:: Défis ::
A. D'après l'extrait sur la chute des prix du pétrole, combien d'épisodes d'effondrement de ces prix y a-t-il eu depuis 1986 ?
B. Recopiez mot pour mot le passage de l'extrait sur les prix du pétrole qui va de « La récente chute » à « de juin 2014. », ces deux bornes comprises.

:: Extrait de page ::
● ● ● ● ●
La récente chute des prix du pétrole n’est pas sans précédents [Christiane Baumeister et Lutz Kilian, 2015 ; John Baffes et alii, 2015]. Ils ont régulièrement connu d’amples fluctuations depuis la constitution de l’OPEP en 1960. Par exemple, depuis 1986, il y a eu six épisodes d’effondrements des prix du pétrole en un temps relativement court. Par exemple, les prix du pétrole ont fortement chuté lors de la crise financière mondiale, puis rapidement rebondi lors de la reprise, avant de connaître une nouvelle chute à partir de juin 2014.

Si la littérature tend à considérer qu’une hausse des prix du pétrole est susceptible de freiner la croissance mondiale (certains estimant même qu’elle est très souvent associée aux récessions américaines, voire aux récessions mondiales), elle tend symétriquement à considérer qu’une baisse des prix du pétrole est susceptible de stimuler la croissance mondiale. Lorsque les prix du pétrole diminuent, l’activité économique s’en trouve stimulée dans les pays importateurs de pétrole, dans la mesure où les entreprises domestiques voient leurs coûts de production diminuer et les ménages voient leur pouvoir d’achat augmenter. Par contre, les pays exportateurs de pétrole voient les recettes qu’ils tirent de l’exportation de pétrole décliner, ce qui incite les entreprises locales à moins investir, réduit le revenu des ménages, déprime les recettes publiques, etc. Les répercussions d’une baisse des prix du pétrole pourraient a priori se compenser, puisque le déclin de l’activité dans les pays exportateurs de pétrole s’accompagne d’une hausse de l’activité dans les pays importateurs. Or beaucoup jugent que la propension à consommer est plus faible dans les premiers que dans les seconds, si bien que la demande globale pourrait en définitive s’en trouver stimulée au niveau mondial.

Cependant, la récente baisse des prix du pétrole a remis en question l’idée généralement acceptée selon laquelle de plus faibles prix du pétrole seraient bénéfiques non seulement pour l’économie américaine, mais aussi pour l’économie mondiale. Elle a notamment été suivie par une baisse généralisée des cours boursiers, ce qui a pu suggérer que les marchés boursiers interprétaient la chute des prix du pétrole comme nocive à l’activité, donc aux dividendes. Ben Bernanke (2016), l’ancien président de la Réserve fédérale américaine, a suggéré que la corrélation positive entre les cours boursiers et les prix du pétrole que l’on a pu observer par le passé suggère que l’économie mondiale connaît actuellement un ralentissement de l’activité économique, dans la mesure où un déclin de la demande globale au niveau mondiale tend à réduire les profits des entreprises et la demande de pétrole.
● ● ● ● ●
:: Informations fournies ::
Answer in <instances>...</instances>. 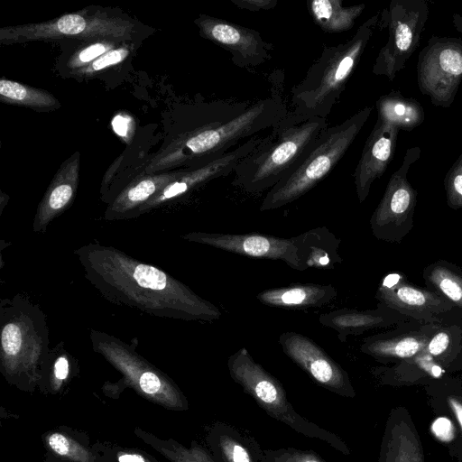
● ● ● ● ●
:: Les réponses ::
A. Six épisodes.

B.
La récente chute des prix du pétrole n’est pas sans précédents [Christiane Baumeister et Lutz Kilian, 2015 ; John Baffes et alii, 2015]. Ils ont régulièrement connu d’amples fluctuations depuis la constitution de l’OPEP en 1960. Par exemple, depuis 1986, il y a eu six épisodes d’effondrements des prix du pétrole en un temps relativement court. Par exemple, les prix du pétrole ont fortement chuté lors de la crise financière mondiale, puis rapidement rebondi lors de la reprise, avant de connaître une nouvelle chute à partir de juin 2014.